### To do
1) Translate this sentence from the passage on Canberra's city-building agenda into Spanish: "Safe to say, the community wants this, the planning authorities understand this at a high-level, and the property sector is ready to support this."
2) Retype the passage on Canberra's city-building agenda, beginning at the words "For once, the" and stopping after "the community's vision.".

--- start Excerpt to read ---

And when you look at some of the marquee projects around town - big and small - there is an inventive curiosity rare in most other cities.
This is an asset in our community, and when you get prominent experts like Vancouver planner Larry Beasley highlighting our local developments as exemplars last week, the ACT property sector is doing something right.
The ongoing city-building agenda has endorsement from the Chief Minister, who is keen to shift "Canberra's place on the global map from a cool capital, to the coolest little capital city in the world".
Safe to say, the community wants this, the planning authorities understand this at a high-level, and the property sector is ready to support this.
For once, the settings are such that we can stop talking in terms of 'planning' and 'development' as if they are somehow in conflict with the community's vision for our city.
By defining the situation in such limited terms, we allow a range of other regulators, service providers, and stakeholders to opt out of delivering the community's vision.
There is a raft of subordinate legislation, regulations, codes, standards and practices that are rooted in the business as usual conventions of the past. These and the mindsets that enforce them need to be realigned with the new city-building agenda.

--- end Excerpt to read ---
--- start Raw records ---

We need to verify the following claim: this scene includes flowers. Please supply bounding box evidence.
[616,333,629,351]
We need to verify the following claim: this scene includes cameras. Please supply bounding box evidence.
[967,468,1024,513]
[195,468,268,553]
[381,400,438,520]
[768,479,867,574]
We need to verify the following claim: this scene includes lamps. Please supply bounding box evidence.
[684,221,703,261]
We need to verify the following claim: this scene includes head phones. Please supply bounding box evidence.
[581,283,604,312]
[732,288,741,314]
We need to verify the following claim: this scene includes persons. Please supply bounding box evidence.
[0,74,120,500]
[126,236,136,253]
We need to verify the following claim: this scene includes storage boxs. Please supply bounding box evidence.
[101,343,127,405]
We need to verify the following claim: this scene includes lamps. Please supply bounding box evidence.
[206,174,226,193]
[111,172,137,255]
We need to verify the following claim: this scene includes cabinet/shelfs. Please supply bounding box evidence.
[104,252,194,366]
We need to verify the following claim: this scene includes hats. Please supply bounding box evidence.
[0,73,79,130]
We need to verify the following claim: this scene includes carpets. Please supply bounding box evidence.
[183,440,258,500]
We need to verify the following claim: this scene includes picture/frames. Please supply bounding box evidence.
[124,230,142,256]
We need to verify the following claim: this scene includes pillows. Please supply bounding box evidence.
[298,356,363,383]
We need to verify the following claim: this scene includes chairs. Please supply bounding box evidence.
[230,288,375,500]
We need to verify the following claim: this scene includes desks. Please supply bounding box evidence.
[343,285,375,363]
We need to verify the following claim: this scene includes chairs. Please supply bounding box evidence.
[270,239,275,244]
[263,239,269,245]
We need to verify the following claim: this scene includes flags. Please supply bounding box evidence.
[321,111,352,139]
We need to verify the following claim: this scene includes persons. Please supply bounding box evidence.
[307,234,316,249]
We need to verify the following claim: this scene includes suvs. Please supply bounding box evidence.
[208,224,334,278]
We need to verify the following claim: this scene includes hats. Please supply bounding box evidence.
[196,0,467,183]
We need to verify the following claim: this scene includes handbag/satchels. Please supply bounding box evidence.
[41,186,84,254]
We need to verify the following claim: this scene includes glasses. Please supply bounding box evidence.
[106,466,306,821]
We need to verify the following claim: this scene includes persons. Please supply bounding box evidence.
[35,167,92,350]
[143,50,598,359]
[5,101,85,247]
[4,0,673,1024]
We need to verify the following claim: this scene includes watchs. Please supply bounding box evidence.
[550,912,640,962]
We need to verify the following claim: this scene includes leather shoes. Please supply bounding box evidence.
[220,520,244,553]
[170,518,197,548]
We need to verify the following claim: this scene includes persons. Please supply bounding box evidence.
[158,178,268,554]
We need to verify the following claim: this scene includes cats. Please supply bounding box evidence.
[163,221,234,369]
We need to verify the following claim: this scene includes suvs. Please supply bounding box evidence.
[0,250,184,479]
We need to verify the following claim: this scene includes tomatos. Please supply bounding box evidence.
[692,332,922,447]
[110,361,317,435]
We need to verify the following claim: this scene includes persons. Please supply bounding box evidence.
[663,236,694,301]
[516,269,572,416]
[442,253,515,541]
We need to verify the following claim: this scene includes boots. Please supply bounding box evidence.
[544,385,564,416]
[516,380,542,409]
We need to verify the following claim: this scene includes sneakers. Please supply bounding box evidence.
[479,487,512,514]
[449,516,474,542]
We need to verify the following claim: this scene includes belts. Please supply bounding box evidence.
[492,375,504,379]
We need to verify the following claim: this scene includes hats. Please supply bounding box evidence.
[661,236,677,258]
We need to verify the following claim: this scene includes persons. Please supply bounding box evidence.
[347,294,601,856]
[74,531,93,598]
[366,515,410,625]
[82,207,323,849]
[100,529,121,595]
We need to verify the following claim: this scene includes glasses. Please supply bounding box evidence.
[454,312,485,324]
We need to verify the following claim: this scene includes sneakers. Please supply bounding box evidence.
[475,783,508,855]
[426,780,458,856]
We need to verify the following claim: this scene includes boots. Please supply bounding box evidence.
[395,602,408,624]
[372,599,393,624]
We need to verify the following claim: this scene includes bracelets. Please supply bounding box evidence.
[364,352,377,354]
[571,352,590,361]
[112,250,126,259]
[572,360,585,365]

--- end Raw records ---

### Results for each task
1) Se puede decir con seguridad que la comunidad quiere esto, que las autoridades de planificación lo entienden a grandes rasgos y que el sector inmobiliario está listo para apoyarlo.

2)
For once, the settings are such that we can stop talking in terms of 'planning' and 'development' as if they are somehow in conflict with the community's vision for our city.
By defining the situation in such limited terms, we allow a range of other regulators, service providers, and stakeholders to opt out of delivering the community's vision.